Was könnte man dagegen unternehmen?
Das habe ich mir schon tausendmal überlegt, aber keine Antwort darauf gefunden. An der Entlöhnung alleine kann es nicht liegen. Ich finde es kritisch, dass die Öffentlichkeit bessere Löhne bezahlt als die Handwerksbranche, sie ist eine Konkurrenz von uns. Natürlich arbeiten wir draussen, es ist manchmal nass und kalt, dafür sind wir an der frischen Luft und sehen viele schöne Sonnaufgänge, was das Draussensein belohnt.

Wie sieht der Bekanntheitsgrad des Bauspenglers aus?
Viele Schulkinder kennen diesen Beruf nicht.

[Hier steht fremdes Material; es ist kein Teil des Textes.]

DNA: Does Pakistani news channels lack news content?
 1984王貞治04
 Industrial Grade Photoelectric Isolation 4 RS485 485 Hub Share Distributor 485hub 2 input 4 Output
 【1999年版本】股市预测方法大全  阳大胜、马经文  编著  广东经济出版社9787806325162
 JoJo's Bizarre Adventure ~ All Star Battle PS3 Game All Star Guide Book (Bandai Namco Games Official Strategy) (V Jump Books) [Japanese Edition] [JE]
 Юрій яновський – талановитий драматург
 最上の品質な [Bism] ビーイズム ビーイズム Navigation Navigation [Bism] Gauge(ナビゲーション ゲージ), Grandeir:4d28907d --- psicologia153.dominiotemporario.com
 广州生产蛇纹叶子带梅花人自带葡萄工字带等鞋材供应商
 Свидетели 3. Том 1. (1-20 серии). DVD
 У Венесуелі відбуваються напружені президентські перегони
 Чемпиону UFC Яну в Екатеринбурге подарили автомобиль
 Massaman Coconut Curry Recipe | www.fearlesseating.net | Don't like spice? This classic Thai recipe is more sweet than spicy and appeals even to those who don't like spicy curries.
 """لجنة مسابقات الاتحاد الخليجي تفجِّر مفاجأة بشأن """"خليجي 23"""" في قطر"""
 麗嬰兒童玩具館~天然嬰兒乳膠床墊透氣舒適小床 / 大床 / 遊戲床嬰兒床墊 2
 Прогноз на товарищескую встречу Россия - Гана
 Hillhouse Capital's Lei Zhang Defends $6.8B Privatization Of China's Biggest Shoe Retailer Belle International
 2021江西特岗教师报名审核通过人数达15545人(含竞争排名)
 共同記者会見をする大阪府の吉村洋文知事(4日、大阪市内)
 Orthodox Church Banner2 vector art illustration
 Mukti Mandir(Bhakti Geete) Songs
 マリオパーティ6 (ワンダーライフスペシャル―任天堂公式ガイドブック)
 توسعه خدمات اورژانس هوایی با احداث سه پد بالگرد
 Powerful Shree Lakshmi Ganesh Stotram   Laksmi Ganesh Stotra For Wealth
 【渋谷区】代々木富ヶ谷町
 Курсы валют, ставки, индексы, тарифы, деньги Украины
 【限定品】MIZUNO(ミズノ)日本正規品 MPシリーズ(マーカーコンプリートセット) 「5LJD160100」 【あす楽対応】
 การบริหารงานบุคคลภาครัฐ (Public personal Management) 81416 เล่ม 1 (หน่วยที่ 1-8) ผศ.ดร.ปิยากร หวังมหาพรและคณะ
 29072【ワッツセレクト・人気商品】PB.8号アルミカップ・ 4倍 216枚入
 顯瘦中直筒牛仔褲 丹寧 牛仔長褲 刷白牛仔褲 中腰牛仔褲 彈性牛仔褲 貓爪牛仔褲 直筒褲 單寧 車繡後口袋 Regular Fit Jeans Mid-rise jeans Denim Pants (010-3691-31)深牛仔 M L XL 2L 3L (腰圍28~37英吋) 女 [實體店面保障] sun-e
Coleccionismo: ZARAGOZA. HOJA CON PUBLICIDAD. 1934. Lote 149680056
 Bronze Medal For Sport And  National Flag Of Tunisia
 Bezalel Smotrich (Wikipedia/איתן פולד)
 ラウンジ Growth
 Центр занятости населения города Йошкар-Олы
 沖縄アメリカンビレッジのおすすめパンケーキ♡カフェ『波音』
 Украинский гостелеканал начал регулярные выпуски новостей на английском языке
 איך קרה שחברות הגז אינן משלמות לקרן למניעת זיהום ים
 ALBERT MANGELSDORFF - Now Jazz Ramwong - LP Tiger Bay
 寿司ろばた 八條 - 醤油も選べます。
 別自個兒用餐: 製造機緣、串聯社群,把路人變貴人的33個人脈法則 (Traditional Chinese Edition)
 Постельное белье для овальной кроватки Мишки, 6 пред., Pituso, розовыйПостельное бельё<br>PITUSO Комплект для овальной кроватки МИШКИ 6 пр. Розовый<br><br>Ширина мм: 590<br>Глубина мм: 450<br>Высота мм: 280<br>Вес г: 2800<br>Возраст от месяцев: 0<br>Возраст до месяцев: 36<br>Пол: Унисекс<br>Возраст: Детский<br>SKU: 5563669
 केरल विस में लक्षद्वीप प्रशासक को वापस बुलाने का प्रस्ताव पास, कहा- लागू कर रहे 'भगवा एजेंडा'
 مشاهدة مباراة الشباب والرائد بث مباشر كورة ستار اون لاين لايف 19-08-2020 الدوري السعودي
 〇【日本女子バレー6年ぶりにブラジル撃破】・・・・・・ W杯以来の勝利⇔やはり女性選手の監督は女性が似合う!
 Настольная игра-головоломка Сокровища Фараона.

Im Rahmen der Lehrstellenbörse haben wir die Gelegenheit, ihnen den Beruf vorzustellen. Unsere jetzige Lernende Neva Trummer hat uns so kennengelernt, das ist eine gute Sache. Auch am Zukunftstag schauen uns Schulkinder über die Schultern.

Macht der Branchenverband genug für die Rekrutierung?
Ich denke schon. Er ist an der BEA und so weiter präsent.

Welche Mitarbeitenden bleiben Ihrem Unternehmen treu?
Zum Glück gibt es Quereinsteiger sowie Landwirte, die im Nebenerwerb bei mir arbeiten, und Mitarbeitende aus dem europäischen Umland. Ich biete ihnen einen Monatslohn statt Stundenlohn. Ebenfalls motiviere ich sie mit fairen Anstellungsbedingungen und ich versuche, sie im Team zu integrieren, sodass sie sich wohlfühlen. Das braucht etwas Fingerspitzengefühl. Wenn die Integration gelingt, ist das sehr befriedigend.

Was tun Sie, um die Mitarbeitenden zu halten?
Ich beschäftigte sie als Jahresmitarbeitende, damit sie im Winter nicht zum RAV müssen. Das geht nur, weil ich eine gute Kundschaft habe und weil es mir wichtig ist.